Ela não queria boneca tão comum em sua idade. Com fixação em desenho animado, Scoby Doo era o seu principal herói virtual, então, pediu que o seu pai o transformasse em pelúcia.
III
A senhora Bianchini já tinha subido e descido várias vezes as escadas de sua residência. Era um duplex com designe arquitetônico moderno. O prédio ficava numa área com garagem, jardim, piscina e uma quadra esportiva com gangorra, trepa-trepa, balanço, escorregadores e outros brinquedos de recreação.
As mesas e as cadeiras da festa já tinham sido distribuídas e arrumadas na garagem e na quadra. Afora as três empregadas, Mary Bianchini tinha contratado um buffet que tinha providenciado os quitutes, os tira-gostos, a bebida e a arrumação do ambiente.
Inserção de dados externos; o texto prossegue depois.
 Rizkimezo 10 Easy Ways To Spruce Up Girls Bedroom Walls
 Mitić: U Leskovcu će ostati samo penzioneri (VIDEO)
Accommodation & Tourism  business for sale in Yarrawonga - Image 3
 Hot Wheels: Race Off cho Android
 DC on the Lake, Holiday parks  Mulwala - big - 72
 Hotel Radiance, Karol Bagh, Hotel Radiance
Às 19:00 horas, o nervosismo da senhora Bianchini era visível. Os convidados e os colegas de Júlia começavam chegar e o seu marido não retornava do trabalho. Já tinha ligado para meio mundo, mas a resposta era a mesma: tinha saído quase no final do dia para comprar um presente pra filha.
IV
À saída do Shopping, na área de estacionamento, Dalton é arremessado por um automóvel, dirigido por um jovem e imprudente motorista. Um acidente besta, imprevisível, numa área bem sinalizada e a velocidade desenvolvida pelos automóveis, é inferior a 20 km/h, gravidade maior é que no atropelamento uma das pernas teve uma fratura exposta.
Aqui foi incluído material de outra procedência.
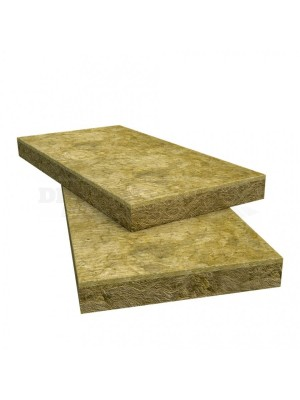Rockwool FLEXI 1200mm x 600mm x 100mm 4.32m² (Pack of 6) - 123326
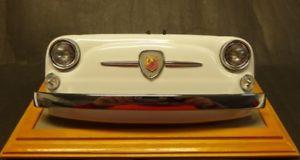 【送料無料】模型車 モデルカー スポーツカー フィアットアバルトスカラマイクロプリントmusetto fiat abarth 695 scala 17 microsprint mcs18015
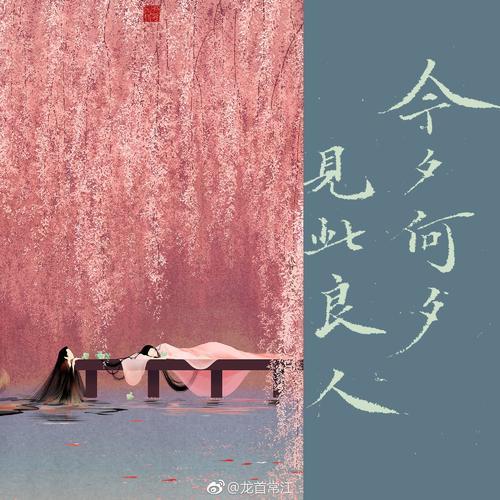Xiang Si Bu Jie You 相思不解忧 Lovesick Does Not Relieve Worries Lyrics 歌詞 With Pinyin By Qiao Yan Yan 乔艳艳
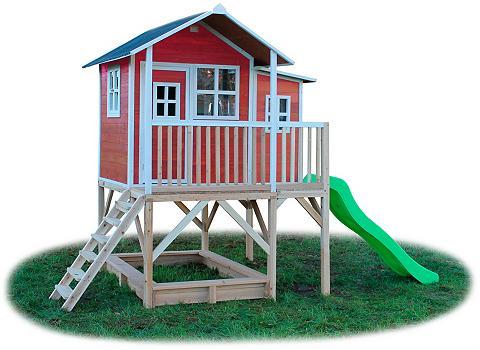 Žaidimų namelis » Loft« raudona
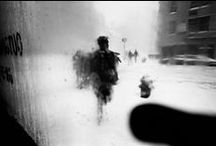 Saul Leiter / Saul Leiter (1923 - 2013)) was an American photographer and painter whose early work in the 1940s and 1950s was an important contribution to what came to be recognized as the New York School. (Source : Wikipedia) / by Michel Faure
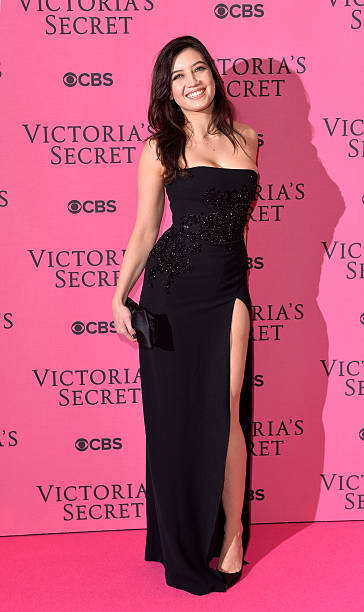 2014 Victoria's Secret Fashion Show - Pink Carpet:ニュース(壁紙.com)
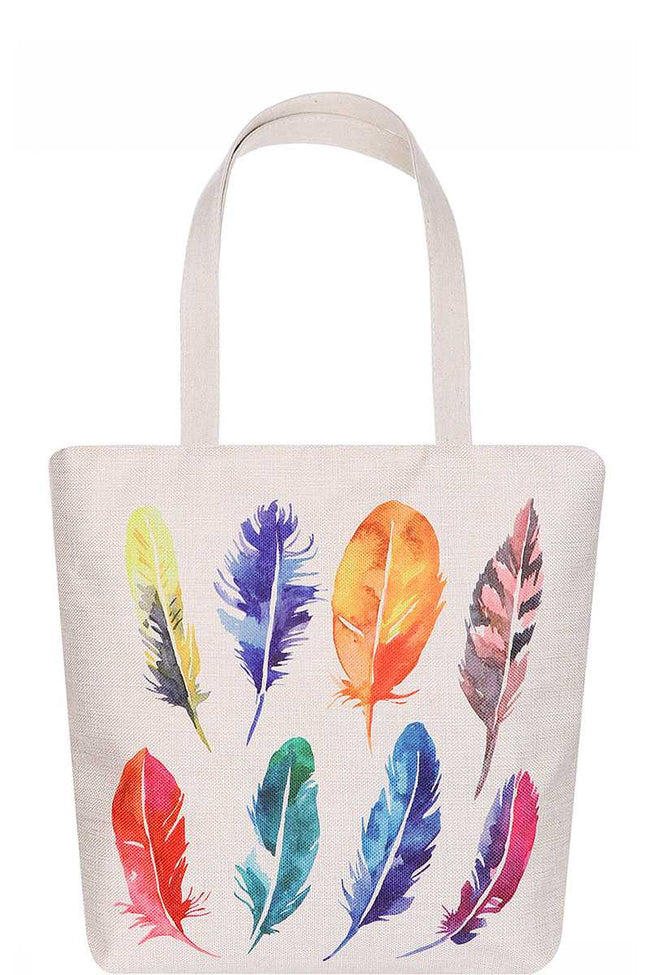 Fashion Multi Color Feather Water Color Print Ecco Tote Bag - Absolute Fashion 2020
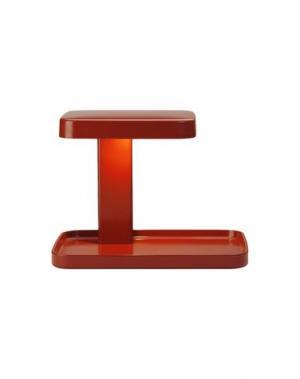 Настольная лампа FLOS. Цвет: красный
Dalton estirado no chão, agarrado ao bichinho de pelúcia (protegeu-o com o corpo), gritava com dores lancinantes. Tentou levantar, mas debalde, preferiu ficar deitado no asfalto e gritar por socorro.
Constrangia-lhe o ajuntamento de curiosos e a dor tornava-o mais desesperado quando pensava que naquela hora, sua família o esperava para comemorar o aniversário de Júlia.
A ambulância não tardou chegar ao local do sinistro. Todas as providências de socorro foram tomadas pelo pessoal da administração do shopping e o jovem atropelador também não foi omisso em socorrer-lhe.
V
-Dr. Armando, chegou nesse instante no pronto-socorro um homem atropelado por um carro, com uma fratura exposta na perna direita, aparentemente, só teve isso – avisou-lhe a enfermeira.
- Senhorita, eu estou de saída. Hoje é o aniversário de minha filha mais nova e a minha mulher já ligou uma dúzia de vezes. Procure outro!...
-Doutor, eu já procurei outros cirurgiões da área, ninguém responde, os celulares estão em caixas-postais ou fora de área. Parece-me que todos estão combinados ou falta de sorte desse senhor que está gritando de dor. – argumentou.
-Peça ao médico clínico, aplicar-lhe umas injeções à base de codeína ou tromadol para conter as dores do paciente até os médicos plantonistas chegarem.– estava irredutível.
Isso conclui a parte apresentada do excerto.